The law firm managing Mellon’s estate declined to comment, though it did not cite a non-disclosure agreement as the reason. Ripple did not respond to multiple requests for comment.
The Daily Dot also reached out to both of Mellon’s ex-wives and their lawyers, as well as the trustee responsible for managing the Mellon children’s inheritances. None of them responded to multiple requests for comment, except the lawyer for Mellon’s second wife, who declined to comment.
Though it isn’t clear whether executors kept selling off Mellon’s remaining XRP this year, it could still be worth much of its initially appraised value. The price of XRP has rebounded this year to levels not seen since before Mellon’s passing, according to CoinMarketCap.
That decision of selling or holding could have a profound effect on Mellon’s children. Araminta “Minty” Mellon, Force Mellon, and Olympia Mellon—ages 19, 10, and 9, respectively—are all named as heirs in their father’s will.
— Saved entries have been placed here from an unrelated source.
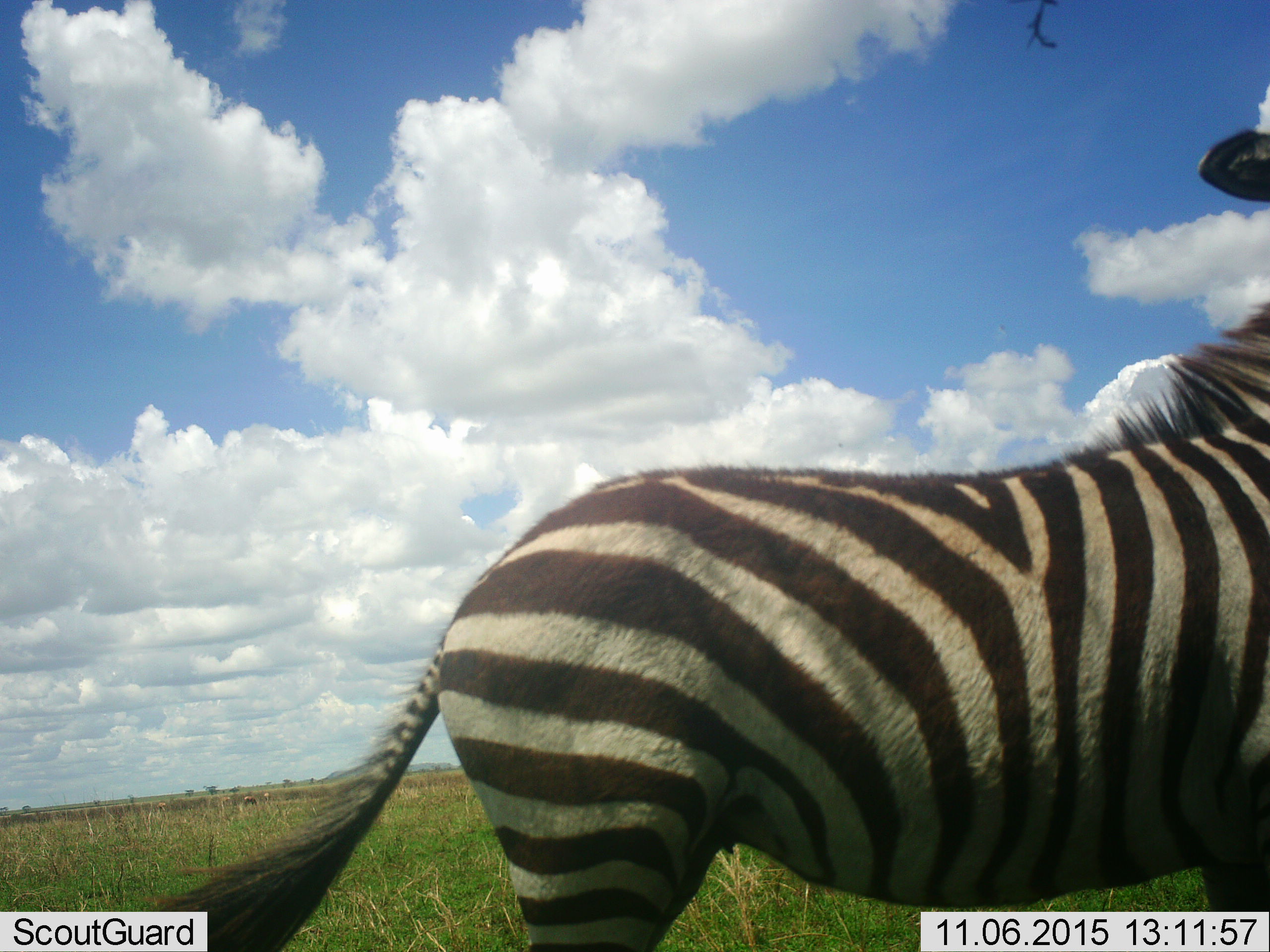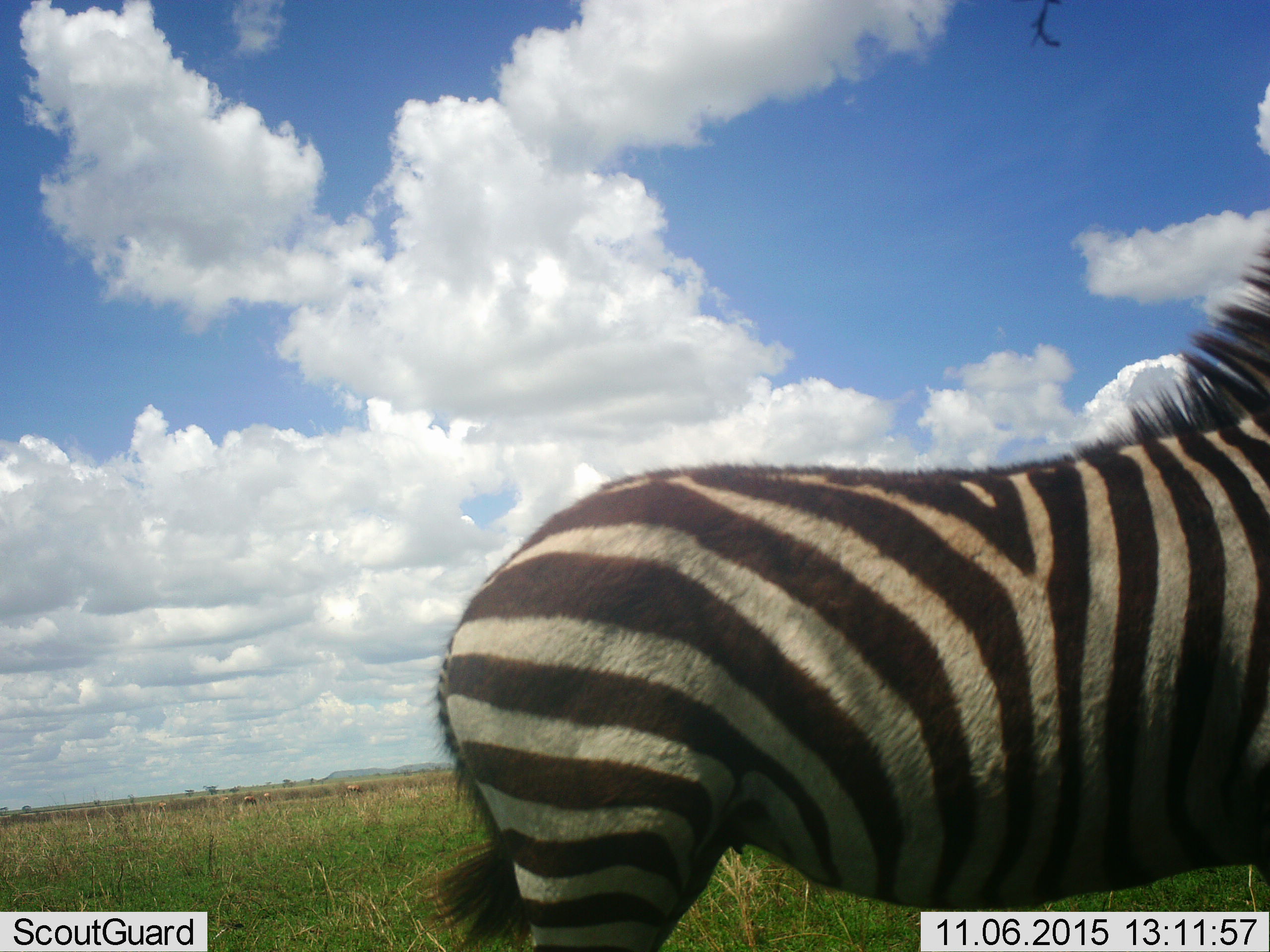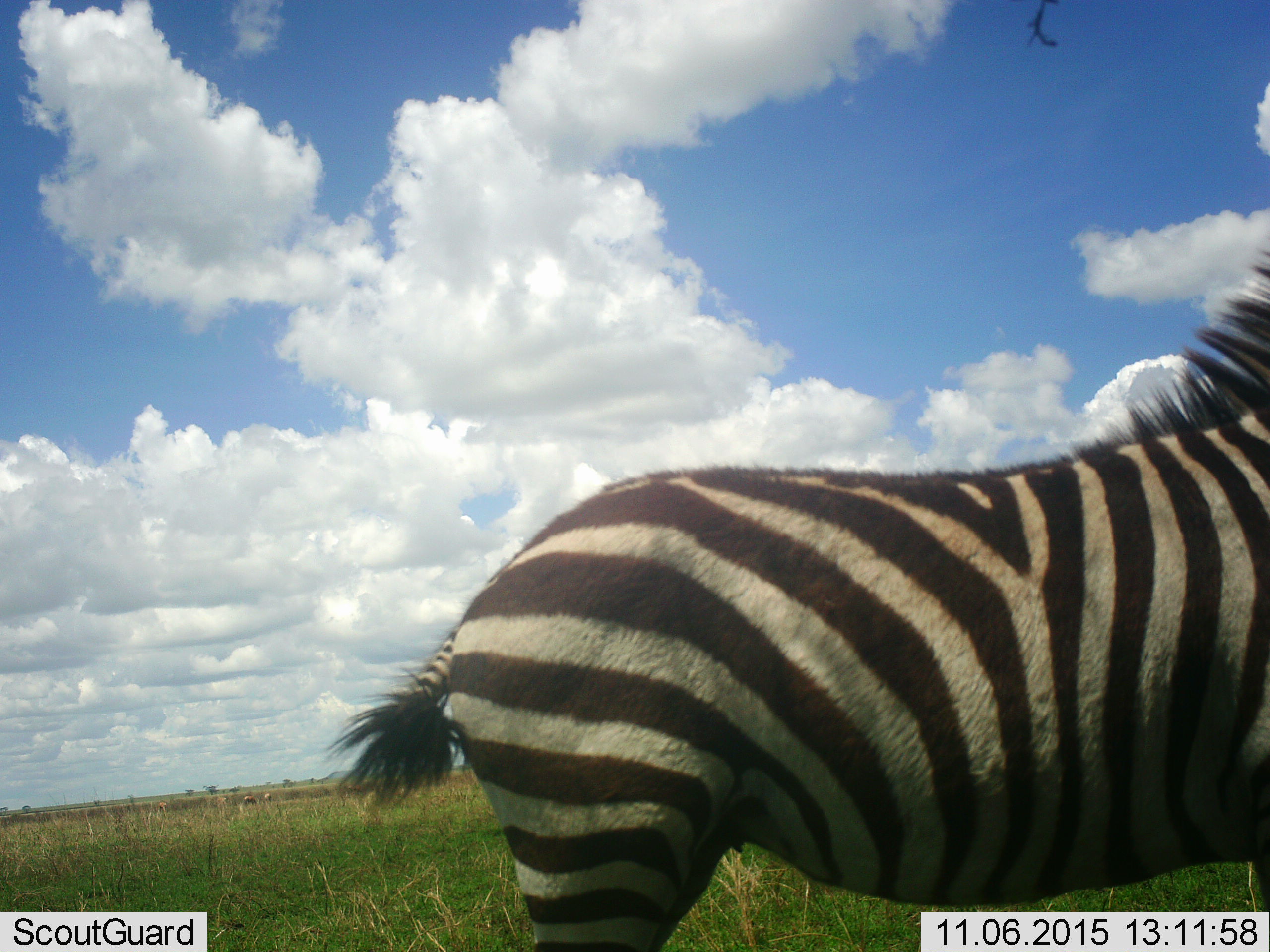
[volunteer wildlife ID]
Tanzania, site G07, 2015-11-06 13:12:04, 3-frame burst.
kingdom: Animalia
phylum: Chordata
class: Mammalia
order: Perissodactyla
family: Equidae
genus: Equus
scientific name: Equus quagga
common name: plains zebra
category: zebra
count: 1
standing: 100%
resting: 0%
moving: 0%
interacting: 0%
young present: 0%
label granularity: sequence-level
The trustee responsible for their inheritances might have no choice but to keep selling, experts say. The law requires trustees in his position to make only prudent investments to preserve the value of the trust.
“Most folks interpret that to mean you can’t hold much, if any, cryptocurrency because of its volatility and risk,” Walsh said.
Beyer concurred that the children’s trusts could run into trouble with most of their value in XRP.
“They probably would need to sell it and invest in something more secure,” he said.
While cryptocurrency was once considered an obscure type of asset, estate planners are now confronted with a growing number of clients who hold money in digital wallets.
“We’re seeing people walk in the door with serious money in crypto,” Walsh said.
Certain people are drawn to cryptocurrency because it’s private and usually not governed by a central authority, but those traits put digital assets at odds with standard estate planning practices. Some of Walsh’s clients have been hesitant to record their passwords in any material way.
“Some of them think they know best—they’re the ones who recognize this technology, they’re the ones who parlayed it into this wealth,” she said. “And they don’t necessarily trust the likes of me.”
It’s impossible to know whether distrust is the reason Mellon never updated his will to include his XRP holding; maybe he meant to do it before he died. But Mellon’s vast wealth, celebrity status, and untimely death made a common estate planning mistake into an extremely unique case.
“I doubt anybody could have foreseen this, or thought all of these things would have happened,” Walsh said.